● **Work to complete**: Print out the entries exactly, and include each one.

● **Records excerpted from a collection**:
☆ ☆ ☆

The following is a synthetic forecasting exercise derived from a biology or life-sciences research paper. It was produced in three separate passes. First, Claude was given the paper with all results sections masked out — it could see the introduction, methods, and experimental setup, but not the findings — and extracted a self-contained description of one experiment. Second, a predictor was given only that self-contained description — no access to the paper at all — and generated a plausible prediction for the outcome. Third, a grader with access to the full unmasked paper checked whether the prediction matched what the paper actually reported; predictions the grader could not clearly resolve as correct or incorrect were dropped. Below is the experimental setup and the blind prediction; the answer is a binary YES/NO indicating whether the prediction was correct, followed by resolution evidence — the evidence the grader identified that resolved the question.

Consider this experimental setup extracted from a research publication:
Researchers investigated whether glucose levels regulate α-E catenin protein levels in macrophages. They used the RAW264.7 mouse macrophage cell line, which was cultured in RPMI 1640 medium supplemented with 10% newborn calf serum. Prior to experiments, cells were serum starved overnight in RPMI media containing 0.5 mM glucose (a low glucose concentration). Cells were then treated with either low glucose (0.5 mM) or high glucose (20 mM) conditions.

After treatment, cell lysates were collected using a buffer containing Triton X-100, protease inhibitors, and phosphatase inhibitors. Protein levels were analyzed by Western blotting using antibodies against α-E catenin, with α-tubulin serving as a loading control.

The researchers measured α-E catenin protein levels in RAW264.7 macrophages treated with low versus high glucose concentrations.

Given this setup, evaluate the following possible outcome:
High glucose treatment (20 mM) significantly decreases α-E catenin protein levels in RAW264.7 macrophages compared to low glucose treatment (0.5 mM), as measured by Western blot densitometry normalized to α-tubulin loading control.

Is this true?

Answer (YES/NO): NO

☆ ☆ ☆

● **Finished task**:
The following is a synthetic forecasting exercise derived from a biology or life-sciences research paper. It was produced in three separate passes. First, Claude was given the paper with all results sections masked out — it could see the introduction, methods, and experimental setup, but not the findings — and extracted a self-contained description of one experiment. Second, a predictor was given only that self-contained description — no access to the paper at all — and generated a plausible prediction for the outcome. Third, a grader with access to the full unmasked paper checked whether the prediction matched what the paper actually reported; predictions the grader could not clearly resolve as correct or incorrect were dropped. Below is the experimental setup and the blind prediction; the answer is a binary YES/NO indicating whether the prediction was correct, followed by resolution evidence — the evidence the grader identified that resolved the question.

Consider this experimental setup extracted from a research publication:
Researchers investigated whether glucose levels regulate α-E catenin protein levels in macrophages. They used the RAW264.7 mouse macrophage cell line, which was cultured in RPMI 1640 medium supplemented with 10% newborn calf serum. Prior to experiments, cells were serum starved overnight in RPMI media containing 0.5 mM glucose (a low glucose concentration). Cells were then treated with either low glucose (0.5 mM) or high glucose (20 mM) conditions.

After treatment, cell lysates were collected using a buffer containing Triton X-100, protease inhibitors, and phosphatase inhibitors. Protein levels were analyzed by Western blotting using antibodies against α-E catenin, with α-tubulin serving as a loading control.

The researchers measured α-E catenin protein levels in RAW264.7 macrophages treated with low versus high glucose concentrations.

Given this setup, evaluate the following possible outcome:
High glucose treatment (20 mM) significantly decreases α-E catenin protein levels in RAW264.7 macrophages compared to low glucose treatment (0.5 mM), as measured by Western blot densitometry normalized to α-tubulin loading control.

Is this true?

Answer (YES/NO): NO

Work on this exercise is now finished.